▸ **Zu erledigen**:
(1) Gib aus dem Forenthread zu SVN in Eclipse den Abschnitt wörtlich wieder, der mit den Worten „## Generic1 (18.“ anfängt und mit „Version zu finden.“ aufhört.
(2) Nenne alle Benutzernamen, unter denen im Forenthread zu SVN in Eclipse Beiträge verfasst wurden.

**** Dokumentauszug

# Eclipse SVN



## Generic1 (18. Nov 2011)

Hallo,

ich bin gerade bei dem Versuch gescheitert, SVN in meinem neuen Eclipse Indogo zu installieren bzw. den richtigen Repository- Pfad für diese Eclipse- Version zu finden.

Kann mir da vielleicht jemand helfen? Wo kann ich den richtigen Pfad finden?
Vielen Dank,
lg
Generic1


----------



## tfa (18. Nov 2011)

Versteh ich nicht. Du willst ein SVN-Plugin in Eclipse installieren oder eine Repository-Location einrichten? Letzteres ist unabhängig von der Eclipse-Version.


----------



## Gast2 (18. Nov 2011)

Ich verstehs auch nicht. Einmal redest du davon das SVN Plugin für Eclipse zu installieren, und im nächsten Satz sprichst du von Repository Locations. Das eine hat doch mit dem anderen gar nichts zu tun :autsch:. Um das Plugin zu installieren geh in Hilfe -> Software installieren und suche da nach Subclipse. Danach stehen dir im Eclipse die Kontextmenüs zu Subversion (Team) zur Verfügung. Dort kannst du dann Sourcen aus einem Repository auschecken.

********
**** Bereitgestellte Daten

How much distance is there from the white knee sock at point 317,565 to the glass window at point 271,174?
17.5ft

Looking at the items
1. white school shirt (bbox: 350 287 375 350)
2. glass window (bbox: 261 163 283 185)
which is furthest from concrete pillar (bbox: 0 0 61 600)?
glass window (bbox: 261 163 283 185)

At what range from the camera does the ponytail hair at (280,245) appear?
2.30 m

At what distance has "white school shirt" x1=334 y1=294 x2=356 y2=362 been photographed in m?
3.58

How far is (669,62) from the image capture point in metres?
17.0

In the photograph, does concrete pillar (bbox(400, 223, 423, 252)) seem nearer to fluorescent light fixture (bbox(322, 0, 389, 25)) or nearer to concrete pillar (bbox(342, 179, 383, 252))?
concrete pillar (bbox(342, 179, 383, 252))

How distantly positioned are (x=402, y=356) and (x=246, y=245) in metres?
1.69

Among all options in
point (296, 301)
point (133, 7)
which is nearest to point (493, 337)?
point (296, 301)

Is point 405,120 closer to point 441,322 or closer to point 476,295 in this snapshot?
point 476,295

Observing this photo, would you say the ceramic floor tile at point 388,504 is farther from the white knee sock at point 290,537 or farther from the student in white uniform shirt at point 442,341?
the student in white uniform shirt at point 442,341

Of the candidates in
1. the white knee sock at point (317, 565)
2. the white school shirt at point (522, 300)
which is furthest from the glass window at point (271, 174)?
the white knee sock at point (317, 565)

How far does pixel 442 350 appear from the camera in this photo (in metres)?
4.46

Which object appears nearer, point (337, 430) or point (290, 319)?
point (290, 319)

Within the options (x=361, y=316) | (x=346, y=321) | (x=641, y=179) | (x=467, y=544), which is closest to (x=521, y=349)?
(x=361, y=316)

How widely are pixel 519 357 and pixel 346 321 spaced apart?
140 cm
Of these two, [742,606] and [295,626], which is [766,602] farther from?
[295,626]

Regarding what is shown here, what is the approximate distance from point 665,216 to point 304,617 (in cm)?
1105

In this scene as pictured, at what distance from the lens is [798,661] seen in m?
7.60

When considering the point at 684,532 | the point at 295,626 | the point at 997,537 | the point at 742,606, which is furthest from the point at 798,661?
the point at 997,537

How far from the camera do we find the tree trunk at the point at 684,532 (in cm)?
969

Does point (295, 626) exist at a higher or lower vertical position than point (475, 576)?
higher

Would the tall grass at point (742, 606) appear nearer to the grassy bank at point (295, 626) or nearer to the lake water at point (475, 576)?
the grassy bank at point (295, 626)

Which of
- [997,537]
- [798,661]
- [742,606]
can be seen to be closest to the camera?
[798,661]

********

▸ **Gelöste Aufgaben**:
(1)
## Generic1 (18. Nov 2011)

Hallo,

ich bin gerade bei dem Versuch gescheitert, SVN in meinem neuen Eclipse Indogo zu installieren bzw. den richtigen Repository- Pfad für diese Eclipse- Version zu finden.

(2) Generic1, tfa, Gast2